Мои литературные и нравственные скитальчества - Аполлон Григорьев
Шрифт:
Интервал:
Закладка:
Герои Григорьева, лишенные бытовых корней и привязанностей, так же легки на подъем, как и их автор, – и в этом отношении противостоят статичности героев и сюжетов в повестях и рассказах ранней «натуральной школы», отражавшей более массово-типичное состояние личностной неподвижности, закрепленности в николаевскую эпоху. Зато григорьевские скитальцы предвещают тургеневских героев, а в более отдаленной перспективе ведут к сложной проблеме «перемены мест», возникшей в конце XIX в.[496]

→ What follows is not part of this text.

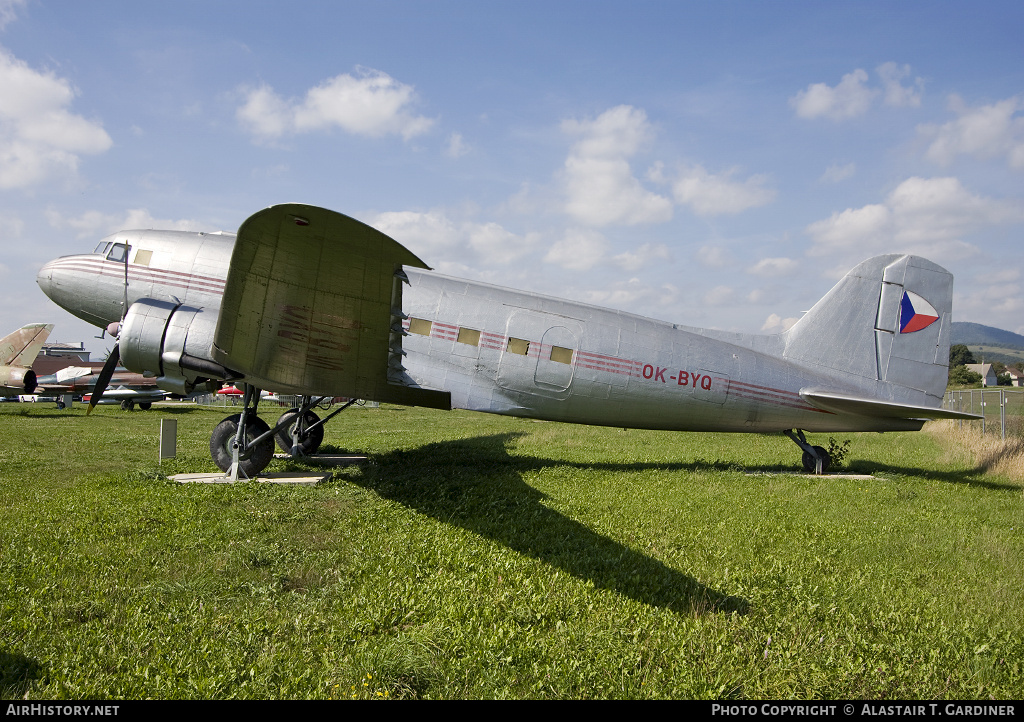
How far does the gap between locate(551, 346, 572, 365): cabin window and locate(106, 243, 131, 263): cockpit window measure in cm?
741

Вообще в григорьевской прозе оказалось неожиданно много зародышей, «черновиков», абрисов будущих значительных идейно-художественных разработок. Например, очень многое здесь предвещает известные тургеневские открытия. Ведь герои Григорьева не только эгоисты, они в бесплодных попытках бороться с жизнью или, чаще, даже не с жизнью, а с фантомами, с романтическими призраками, становятся усталыми, разочарованными, лишними (любопытный персонаж, переходящий из повести в повесть, Александр Иванович Брага, прямо о себе заявляет: «…я не литератор, не служащий, я человек вовсе лишний на свете» – с. 211); а 4 года спустя этот эпитет благодаря тургеневской повести «Дневник лишнего человека» станет всероссийски известным и значимым.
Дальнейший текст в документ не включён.